Following the press conference, Taylor’s brother Robert Corbitt told me by phone, “While I’m pleased with the mayor’s apology, it’s nothing official. We were looking for an official one from the city, the state and the county.”
“I did hear the representative say he was gonna get a resolution in to the state,” Corbitt said, “but I never heard the mayor say that he was going to present it to the city council. He just said it must come from the city council. He never said anything about when he was gonna do it.”
State and city governments are often reluctant to issue official apologies for past injustices for fear that it will leave them vulnerable to civil suits.
Rep. Grimsley reaffirmed Monday his intent to introduce a House resolution calling for a state apology to Recy Taylor “before the session is out.” The current legislative session started March 1 and goes about another six weeks, Grimsley said.
Recent overtures by city and state government officials towards Recy Taylor and her family follow mounting public interest in Taylor’s case, starting with the September 2010 publication of Danielle McGuire’s book, “At the Dark End of the Street: Black Women, Rape, and Resistance,” which tells Taylor’s story.
Recy Taylor and Robert Corbitt first publicly conveyed their wishes for city and state apologies in a Feb. 9 article about Taylor by Cynthia Gordy in The Root.
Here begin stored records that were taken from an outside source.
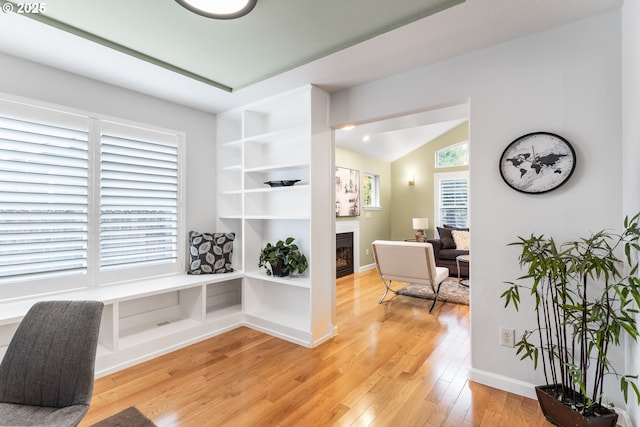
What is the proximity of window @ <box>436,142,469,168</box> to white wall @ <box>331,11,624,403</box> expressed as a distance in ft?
17.2

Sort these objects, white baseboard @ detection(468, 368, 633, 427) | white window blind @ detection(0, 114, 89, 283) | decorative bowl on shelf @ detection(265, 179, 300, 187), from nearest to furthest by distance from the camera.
A: white baseboard @ detection(468, 368, 633, 427) → white window blind @ detection(0, 114, 89, 283) → decorative bowl on shelf @ detection(265, 179, 300, 187)

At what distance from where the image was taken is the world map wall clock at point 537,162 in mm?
1944

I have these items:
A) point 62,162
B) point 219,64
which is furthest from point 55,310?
point 219,64

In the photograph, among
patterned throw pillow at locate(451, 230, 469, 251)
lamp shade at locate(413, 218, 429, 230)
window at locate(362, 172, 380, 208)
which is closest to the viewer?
patterned throw pillow at locate(451, 230, 469, 251)

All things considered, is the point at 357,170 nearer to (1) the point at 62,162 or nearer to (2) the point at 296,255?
(2) the point at 296,255

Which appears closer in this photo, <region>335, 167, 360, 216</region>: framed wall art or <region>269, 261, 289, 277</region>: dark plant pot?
<region>269, 261, 289, 277</region>: dark plant pot

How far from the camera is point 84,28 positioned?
205cm

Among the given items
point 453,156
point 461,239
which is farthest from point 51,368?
point 453,156

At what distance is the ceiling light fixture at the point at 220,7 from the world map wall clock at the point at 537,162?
193cm

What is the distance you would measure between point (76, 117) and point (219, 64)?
1.35 metres

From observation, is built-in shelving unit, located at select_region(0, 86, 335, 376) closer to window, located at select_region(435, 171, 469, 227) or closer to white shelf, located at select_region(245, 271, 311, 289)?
white shelf, located at select_region(245, 271, 311, 289)

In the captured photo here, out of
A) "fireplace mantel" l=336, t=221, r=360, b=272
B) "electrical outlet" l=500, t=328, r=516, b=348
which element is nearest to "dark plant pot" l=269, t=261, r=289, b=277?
"electrical outlet" l=500, t=328, r=516, b=348

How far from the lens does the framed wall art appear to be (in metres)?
5.96
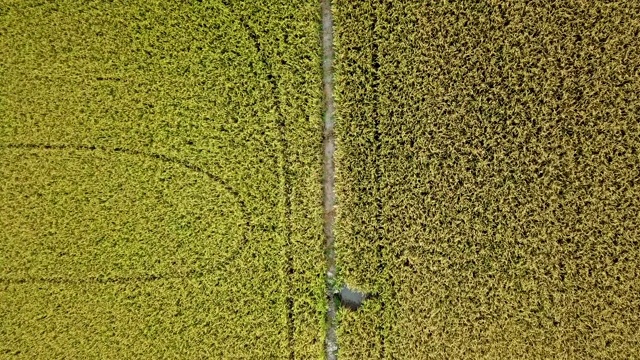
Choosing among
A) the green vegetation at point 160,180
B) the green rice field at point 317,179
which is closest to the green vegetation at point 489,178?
the green rice field at point 317,179

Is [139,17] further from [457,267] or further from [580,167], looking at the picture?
[580,167]

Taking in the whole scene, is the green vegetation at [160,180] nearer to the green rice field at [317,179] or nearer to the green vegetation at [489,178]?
the green rice field at [317,179]

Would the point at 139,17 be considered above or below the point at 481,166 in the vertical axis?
above

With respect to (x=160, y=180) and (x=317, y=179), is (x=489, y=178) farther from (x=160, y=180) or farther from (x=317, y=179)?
(x=160, y=180)

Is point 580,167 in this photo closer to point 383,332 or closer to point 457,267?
point 457,267

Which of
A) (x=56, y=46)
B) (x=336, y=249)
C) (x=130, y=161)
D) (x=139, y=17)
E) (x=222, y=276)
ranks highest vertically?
(x=139, y=17)

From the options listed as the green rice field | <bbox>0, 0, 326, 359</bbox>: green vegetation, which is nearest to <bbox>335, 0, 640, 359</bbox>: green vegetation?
the green rice field

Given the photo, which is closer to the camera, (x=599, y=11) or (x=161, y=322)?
(x=599, y=11)

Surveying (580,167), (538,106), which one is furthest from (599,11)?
(580,167)
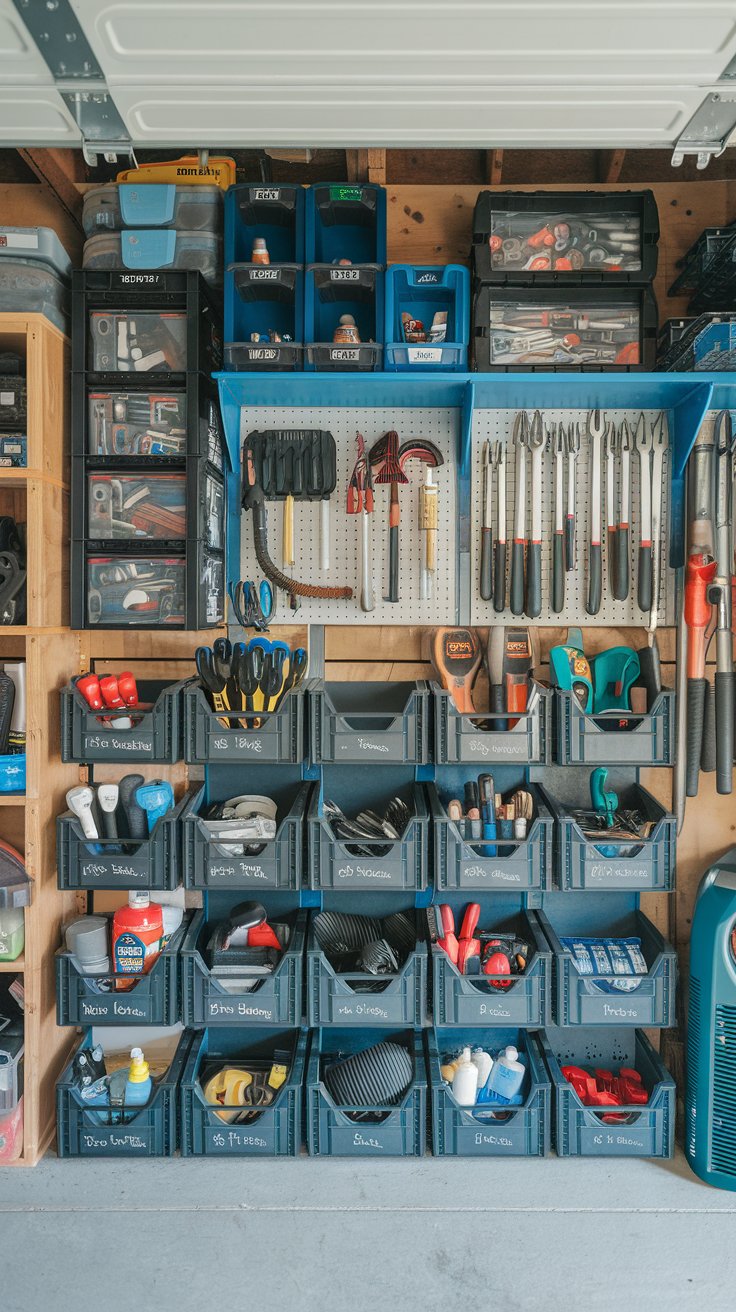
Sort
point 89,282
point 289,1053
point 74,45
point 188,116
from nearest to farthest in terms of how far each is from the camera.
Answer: point 74,45 → point 188,116 → point 89,282 → point 289,1053

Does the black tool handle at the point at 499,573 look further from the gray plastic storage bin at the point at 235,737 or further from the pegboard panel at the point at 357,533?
the gray plastic storage bin at the point at 235,737

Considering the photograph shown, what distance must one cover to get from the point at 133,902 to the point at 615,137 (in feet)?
6.39

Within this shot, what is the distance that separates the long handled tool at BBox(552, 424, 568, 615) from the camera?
2127 millimetres

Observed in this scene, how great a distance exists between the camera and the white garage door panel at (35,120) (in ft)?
4.54

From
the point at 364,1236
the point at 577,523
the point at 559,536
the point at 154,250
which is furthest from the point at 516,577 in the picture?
the point at 364,1236

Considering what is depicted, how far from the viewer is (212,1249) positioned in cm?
175

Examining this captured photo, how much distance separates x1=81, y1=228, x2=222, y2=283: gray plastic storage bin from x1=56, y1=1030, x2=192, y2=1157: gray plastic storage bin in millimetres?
1969

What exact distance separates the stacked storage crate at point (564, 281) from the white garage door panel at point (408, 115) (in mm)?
454

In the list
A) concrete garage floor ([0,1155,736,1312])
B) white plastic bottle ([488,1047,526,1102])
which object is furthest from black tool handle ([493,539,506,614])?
concrete garage floor ([0,1155,736,1312])

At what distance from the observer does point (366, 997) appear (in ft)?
6.48

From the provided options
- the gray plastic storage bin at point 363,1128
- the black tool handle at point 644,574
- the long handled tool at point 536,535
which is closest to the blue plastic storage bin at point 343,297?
the long handled tool at point 536,535

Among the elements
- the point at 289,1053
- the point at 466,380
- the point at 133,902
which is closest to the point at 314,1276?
the point at 289,1053

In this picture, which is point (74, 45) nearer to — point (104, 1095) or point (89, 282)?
point (89, 282)

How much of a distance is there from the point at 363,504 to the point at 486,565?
352mm
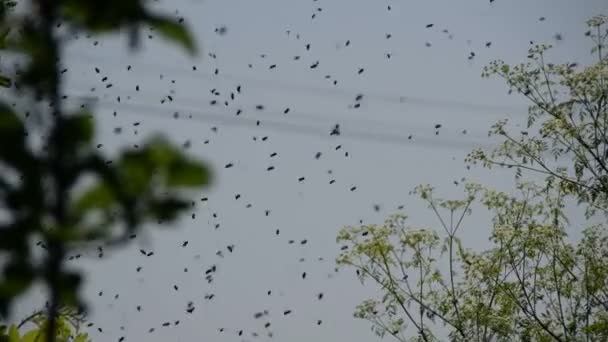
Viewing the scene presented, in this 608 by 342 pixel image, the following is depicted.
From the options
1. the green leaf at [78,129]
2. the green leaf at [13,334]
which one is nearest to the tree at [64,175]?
the green leaf at [78,129]

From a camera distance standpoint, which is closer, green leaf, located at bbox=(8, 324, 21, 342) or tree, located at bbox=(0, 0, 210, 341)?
tree, located at bbox=(0, 0, 210, 341)

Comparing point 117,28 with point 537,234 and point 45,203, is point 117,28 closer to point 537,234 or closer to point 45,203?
point 45,203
On Feb. 16, after reading Gordy’s article, Change.org editor Alex DiBranco launched a petition asking Alabama government officials for city and state apologies to Taylor. Corbitt has since put the petition under his name.
After 12 days, the Change.org petition gathered 1,000 signatures. When Colorlines broke the news on March 16 that Grimsley is planning to introduce a resolution for a state apology, the petition was up to 2,100 signatures. Signatures more than doubled in the first 24 hours after the Colorlines article and additional coverage by the AP and the Root. At this writing, the petition has more than 7,100 signatures.
Grimsley has told the AP that he became interested in Taylor’s case partly because of the Change.org petition.